# Who would you fight?



## pylco (Jun 2, 2008)

I can't remember if there was a previous thread about this, but I did it just for the fun of it...

So who would you fight from the 40K universe? pick any character,from books, codexes,fluf and why him? 

Do you want a mma fight with Angron? Do you want to bitch-slap Lorgar with the new edition of Lectitio Divinitatus? How about a staring contest with Magnus? :shok:


----------



## C'Tan Chimera (Aug 16, 2008)

I wanna get in a fight with Matt Ward and the GW board.


----------



## MEQinc (Dec 12, 2010)

I'm no where near man enough to fight *anything* in 40k. If I had to pick I'd probably go for a foot-race with some Tau.


----------



## gen.ahab (Dec 22, 2009)

I would fight an eldar guardian. Why? Because if I get lucky enough to land a punch I might be able to take the SOB down.


----------



## Brother Arnold (Aug 29, 2010)

I'd go for maximum glory and have a fistfight with the Emperor... In his current, 41st millennium state. All I have to do is poke him and Ishould be the new ruler of the Imperium, and stuff warp travel.


----------



## MetalHandkerchief (Aug 3, 2009)

Typhus. I have an exceptional immune system. When my family would all get sick with the runs, I would just look at them sarcastically and ask what's up. And in the air force, I stayed a full 3 minutes after everyone had run out of the tear gas booth. It didn't make me flinch.

So Typhus would have to get me purely on the basis of his combat prowess. And hey, I'm a fucking viking!


----------



## coke123 (Sep 4, 2010)

Aun'Va. Because I know I can win.


----------



## Doelago (Nov 29, 2009)

coke123 said:


> Aun'Va. Because I know I can win.


Agreed. And why the hell would one want to fight anything else than him from the 40k universe? Everything else would annihilate you.


----------



## HOBO (Dec 7, 2007)

Doelago said:


> Agreed. And why the hell would one want to fight anything else than him from the 40k universe? Everything else would annihilate you.


As if that ain't going to happen anyway, unless we were as advanced and/or suitably armed:biggrin:

Me, I would pick on an Eversor...be totally awesome just looking at such a sight, even just for the few seconds before he ripped me apart - at least it would be quick.


----------



## eyescrossed (Mar 31, 2011)

Hell, I'd be hesitant about fighting a _grot._


----------



## Serpion5 (Mar 19, 2010)

I`d fight a snotling. Easily. 

Could probably go toe to toe with an air caste tau, on the ground of course.

**DATA SECTION**

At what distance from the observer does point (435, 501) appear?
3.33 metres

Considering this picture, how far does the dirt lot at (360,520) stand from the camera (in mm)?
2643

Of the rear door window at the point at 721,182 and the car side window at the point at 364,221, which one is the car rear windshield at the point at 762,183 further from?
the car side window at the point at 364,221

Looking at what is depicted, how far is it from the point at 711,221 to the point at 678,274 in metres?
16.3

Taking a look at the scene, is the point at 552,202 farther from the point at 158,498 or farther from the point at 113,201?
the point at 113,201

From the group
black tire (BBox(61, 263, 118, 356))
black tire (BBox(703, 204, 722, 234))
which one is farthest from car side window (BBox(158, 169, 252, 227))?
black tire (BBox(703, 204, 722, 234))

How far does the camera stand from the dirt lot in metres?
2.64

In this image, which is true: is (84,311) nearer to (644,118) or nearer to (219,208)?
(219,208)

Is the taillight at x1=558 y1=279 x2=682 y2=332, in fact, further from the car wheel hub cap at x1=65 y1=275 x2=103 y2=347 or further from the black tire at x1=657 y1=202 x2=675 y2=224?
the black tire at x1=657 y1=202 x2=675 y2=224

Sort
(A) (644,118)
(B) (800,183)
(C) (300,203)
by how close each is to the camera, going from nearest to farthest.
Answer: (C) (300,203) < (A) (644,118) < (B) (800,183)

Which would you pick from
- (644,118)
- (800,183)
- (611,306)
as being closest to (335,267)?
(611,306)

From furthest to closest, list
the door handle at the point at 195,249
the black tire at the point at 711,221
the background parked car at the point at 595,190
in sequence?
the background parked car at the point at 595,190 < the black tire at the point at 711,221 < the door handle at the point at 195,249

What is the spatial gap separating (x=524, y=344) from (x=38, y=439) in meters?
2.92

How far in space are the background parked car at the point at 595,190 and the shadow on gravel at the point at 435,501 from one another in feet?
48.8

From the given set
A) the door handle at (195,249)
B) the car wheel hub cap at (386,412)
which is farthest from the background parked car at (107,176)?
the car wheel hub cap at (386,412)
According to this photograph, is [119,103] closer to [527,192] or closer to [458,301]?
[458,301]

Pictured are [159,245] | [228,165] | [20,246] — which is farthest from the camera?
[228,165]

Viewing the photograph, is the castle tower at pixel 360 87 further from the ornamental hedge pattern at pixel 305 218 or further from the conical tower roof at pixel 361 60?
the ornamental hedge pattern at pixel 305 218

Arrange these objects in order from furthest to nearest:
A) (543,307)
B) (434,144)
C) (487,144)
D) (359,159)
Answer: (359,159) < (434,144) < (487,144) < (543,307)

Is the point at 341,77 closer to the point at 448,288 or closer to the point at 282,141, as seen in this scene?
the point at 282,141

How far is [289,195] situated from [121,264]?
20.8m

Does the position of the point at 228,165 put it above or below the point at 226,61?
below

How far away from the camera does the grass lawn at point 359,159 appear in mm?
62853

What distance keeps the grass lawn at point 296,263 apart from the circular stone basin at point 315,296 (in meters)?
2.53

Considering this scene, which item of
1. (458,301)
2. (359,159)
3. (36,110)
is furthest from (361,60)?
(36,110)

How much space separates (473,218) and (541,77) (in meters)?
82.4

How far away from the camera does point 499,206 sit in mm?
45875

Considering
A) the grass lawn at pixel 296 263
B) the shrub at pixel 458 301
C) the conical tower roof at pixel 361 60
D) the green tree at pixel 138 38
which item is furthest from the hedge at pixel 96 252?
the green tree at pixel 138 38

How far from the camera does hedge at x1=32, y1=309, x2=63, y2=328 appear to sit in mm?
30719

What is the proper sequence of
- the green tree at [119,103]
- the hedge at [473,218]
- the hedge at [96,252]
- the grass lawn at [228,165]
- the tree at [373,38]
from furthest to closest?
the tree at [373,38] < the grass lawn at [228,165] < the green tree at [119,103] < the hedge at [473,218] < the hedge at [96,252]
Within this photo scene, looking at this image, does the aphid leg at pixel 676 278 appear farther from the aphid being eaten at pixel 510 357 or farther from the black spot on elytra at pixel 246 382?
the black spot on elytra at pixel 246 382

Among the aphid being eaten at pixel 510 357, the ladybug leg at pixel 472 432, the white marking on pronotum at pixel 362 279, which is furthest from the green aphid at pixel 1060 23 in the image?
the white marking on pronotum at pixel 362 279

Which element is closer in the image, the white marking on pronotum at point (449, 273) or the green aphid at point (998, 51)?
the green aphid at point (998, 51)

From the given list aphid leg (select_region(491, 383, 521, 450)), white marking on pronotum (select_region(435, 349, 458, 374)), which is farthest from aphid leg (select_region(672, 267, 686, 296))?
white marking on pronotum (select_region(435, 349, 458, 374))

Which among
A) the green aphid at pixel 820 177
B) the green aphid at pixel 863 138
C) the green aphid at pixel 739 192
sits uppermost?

**GOAL OF THE EXERCISE**
Quote the forum thread on choosing a Warhammer 40K opponent to fight, starting with "I'd go for maximum" and going on through "make me flinch.".

**TASK OUTPUT**
I'd go for maximum glory and have a fistfight with the Emperor... In his current, 41st millennium state. All I have to do is poke him and Ishould be the new ruler of the Imperium, and stuff warp travel.


----------



## MetalHandkerchief (Aug 3, 2009)

Typhus. I have an exceptional immune system. When my family would all get sick with the runs, I would just look at them sarcastically and ask what's up. And in the air force, I stayed a full 3 minutes after everyone had run out of the tear gas booth. It didn't make me flinch.